Decentralised Collaborative Predictive Analytics on Personal Smart Devices
This project tackles the challenging problem of personalised predictive analytics with resource-constrained personal devices and massive-scale data. The knowledge to be generated concerns privacy, fairness, and resource efficiency in the era of Internet of Things. The expected outcomes include a collaborative learning paradigm for building personalised models on personal smart devices in open and fully decentralised settings.

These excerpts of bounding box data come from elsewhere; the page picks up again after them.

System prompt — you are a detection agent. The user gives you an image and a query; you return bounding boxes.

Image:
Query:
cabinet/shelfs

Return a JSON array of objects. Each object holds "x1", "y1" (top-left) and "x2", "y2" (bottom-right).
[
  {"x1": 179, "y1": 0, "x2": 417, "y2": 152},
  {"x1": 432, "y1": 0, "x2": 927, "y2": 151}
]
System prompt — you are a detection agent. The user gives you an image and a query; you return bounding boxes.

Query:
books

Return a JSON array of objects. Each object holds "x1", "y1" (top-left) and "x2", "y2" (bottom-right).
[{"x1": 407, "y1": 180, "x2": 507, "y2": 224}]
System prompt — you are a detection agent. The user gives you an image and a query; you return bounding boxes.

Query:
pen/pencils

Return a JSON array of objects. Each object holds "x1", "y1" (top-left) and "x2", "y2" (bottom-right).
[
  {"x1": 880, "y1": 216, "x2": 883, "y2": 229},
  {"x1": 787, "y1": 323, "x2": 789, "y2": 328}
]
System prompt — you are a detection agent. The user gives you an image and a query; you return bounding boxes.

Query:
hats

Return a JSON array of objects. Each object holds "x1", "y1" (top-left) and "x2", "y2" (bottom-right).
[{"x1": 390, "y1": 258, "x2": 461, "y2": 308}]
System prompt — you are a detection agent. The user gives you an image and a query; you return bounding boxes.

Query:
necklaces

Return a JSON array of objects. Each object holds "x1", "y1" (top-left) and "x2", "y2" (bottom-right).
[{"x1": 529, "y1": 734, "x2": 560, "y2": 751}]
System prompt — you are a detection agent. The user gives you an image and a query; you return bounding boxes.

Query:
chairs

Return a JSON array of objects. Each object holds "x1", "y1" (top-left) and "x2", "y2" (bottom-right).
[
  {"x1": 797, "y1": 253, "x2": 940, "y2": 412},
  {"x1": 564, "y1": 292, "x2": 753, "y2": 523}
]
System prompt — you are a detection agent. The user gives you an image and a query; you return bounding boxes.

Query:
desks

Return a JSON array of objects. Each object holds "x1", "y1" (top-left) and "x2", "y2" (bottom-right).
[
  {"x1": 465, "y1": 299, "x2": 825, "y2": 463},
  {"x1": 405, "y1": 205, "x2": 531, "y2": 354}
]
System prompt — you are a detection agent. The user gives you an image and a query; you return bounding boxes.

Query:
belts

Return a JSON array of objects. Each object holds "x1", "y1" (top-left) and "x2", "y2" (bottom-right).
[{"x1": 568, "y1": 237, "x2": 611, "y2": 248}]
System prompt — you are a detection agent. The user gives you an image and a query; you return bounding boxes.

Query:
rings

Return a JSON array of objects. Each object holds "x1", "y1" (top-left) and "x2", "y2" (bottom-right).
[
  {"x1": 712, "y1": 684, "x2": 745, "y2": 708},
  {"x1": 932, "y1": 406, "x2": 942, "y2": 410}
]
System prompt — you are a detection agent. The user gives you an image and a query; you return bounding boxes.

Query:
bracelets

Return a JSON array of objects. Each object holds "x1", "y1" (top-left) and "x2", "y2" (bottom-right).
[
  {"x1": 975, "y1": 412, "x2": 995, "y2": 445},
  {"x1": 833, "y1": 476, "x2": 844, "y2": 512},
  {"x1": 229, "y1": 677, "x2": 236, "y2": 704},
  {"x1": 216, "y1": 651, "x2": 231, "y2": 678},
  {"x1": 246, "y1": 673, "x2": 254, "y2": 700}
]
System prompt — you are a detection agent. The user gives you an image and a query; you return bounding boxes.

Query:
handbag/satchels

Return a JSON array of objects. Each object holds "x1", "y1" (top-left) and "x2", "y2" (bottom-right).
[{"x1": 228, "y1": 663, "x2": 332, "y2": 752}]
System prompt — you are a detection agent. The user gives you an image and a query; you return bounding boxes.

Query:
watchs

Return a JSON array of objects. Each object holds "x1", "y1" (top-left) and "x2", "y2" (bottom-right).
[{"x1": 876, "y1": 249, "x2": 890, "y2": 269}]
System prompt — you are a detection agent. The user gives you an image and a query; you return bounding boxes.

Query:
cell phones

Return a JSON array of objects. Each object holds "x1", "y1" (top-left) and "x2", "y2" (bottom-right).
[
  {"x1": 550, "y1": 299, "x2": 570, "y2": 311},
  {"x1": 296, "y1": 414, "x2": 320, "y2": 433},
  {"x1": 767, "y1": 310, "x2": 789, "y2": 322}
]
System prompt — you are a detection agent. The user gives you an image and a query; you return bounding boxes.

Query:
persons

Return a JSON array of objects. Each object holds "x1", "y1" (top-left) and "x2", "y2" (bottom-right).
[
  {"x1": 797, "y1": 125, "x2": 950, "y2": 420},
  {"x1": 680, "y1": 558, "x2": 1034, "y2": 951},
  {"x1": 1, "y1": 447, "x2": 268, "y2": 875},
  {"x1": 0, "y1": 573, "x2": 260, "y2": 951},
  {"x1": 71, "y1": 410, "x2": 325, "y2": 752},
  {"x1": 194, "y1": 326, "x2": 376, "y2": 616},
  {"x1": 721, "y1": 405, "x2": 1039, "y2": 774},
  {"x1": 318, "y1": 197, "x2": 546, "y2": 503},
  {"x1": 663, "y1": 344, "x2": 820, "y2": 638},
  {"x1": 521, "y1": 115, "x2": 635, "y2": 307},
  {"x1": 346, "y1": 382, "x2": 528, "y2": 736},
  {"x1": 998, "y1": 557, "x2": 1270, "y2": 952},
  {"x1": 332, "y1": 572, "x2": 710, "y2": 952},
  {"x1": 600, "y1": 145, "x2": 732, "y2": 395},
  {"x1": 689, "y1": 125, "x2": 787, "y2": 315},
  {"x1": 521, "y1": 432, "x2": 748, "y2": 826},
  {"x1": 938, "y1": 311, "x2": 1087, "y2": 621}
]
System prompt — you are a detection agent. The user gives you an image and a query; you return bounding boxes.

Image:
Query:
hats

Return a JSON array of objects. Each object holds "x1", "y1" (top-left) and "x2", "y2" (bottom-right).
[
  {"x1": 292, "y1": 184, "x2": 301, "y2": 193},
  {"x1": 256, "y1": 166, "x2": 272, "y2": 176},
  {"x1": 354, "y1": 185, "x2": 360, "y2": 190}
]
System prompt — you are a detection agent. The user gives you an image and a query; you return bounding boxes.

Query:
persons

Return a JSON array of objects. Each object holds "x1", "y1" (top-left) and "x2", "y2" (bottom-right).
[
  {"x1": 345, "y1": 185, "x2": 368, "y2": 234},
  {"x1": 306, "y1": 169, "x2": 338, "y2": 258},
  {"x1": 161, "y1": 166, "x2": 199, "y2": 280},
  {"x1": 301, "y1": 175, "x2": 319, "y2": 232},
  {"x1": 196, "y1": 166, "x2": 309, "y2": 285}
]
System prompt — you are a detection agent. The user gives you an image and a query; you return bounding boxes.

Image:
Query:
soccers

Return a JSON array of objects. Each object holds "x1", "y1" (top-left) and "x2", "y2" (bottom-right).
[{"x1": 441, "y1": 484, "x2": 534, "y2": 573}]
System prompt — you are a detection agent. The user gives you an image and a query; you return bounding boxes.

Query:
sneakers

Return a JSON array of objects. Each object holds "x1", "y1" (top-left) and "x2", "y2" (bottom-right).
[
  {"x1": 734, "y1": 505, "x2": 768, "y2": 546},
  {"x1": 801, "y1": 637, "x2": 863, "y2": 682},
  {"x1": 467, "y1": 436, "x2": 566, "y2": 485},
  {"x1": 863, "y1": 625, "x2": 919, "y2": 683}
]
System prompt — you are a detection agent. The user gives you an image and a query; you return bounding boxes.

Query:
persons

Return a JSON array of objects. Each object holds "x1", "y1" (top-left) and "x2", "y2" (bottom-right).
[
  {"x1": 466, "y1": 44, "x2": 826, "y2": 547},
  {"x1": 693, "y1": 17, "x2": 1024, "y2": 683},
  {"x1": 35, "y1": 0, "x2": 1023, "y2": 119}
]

Privacy and model fairness are core tenets of the paradigm. Personalised predictive analytics is frontier research that will position Australia at the forefront of AI and give business the tools needed to deploy innovative business systems for market exploitation with a secure, equitable and competitive advantage.
This Earmarked Scholarship project is aligned with a recently awarded Category 1 research grant. It offers you the opportunity to work with leading researchers and contribute to large projects of national significance.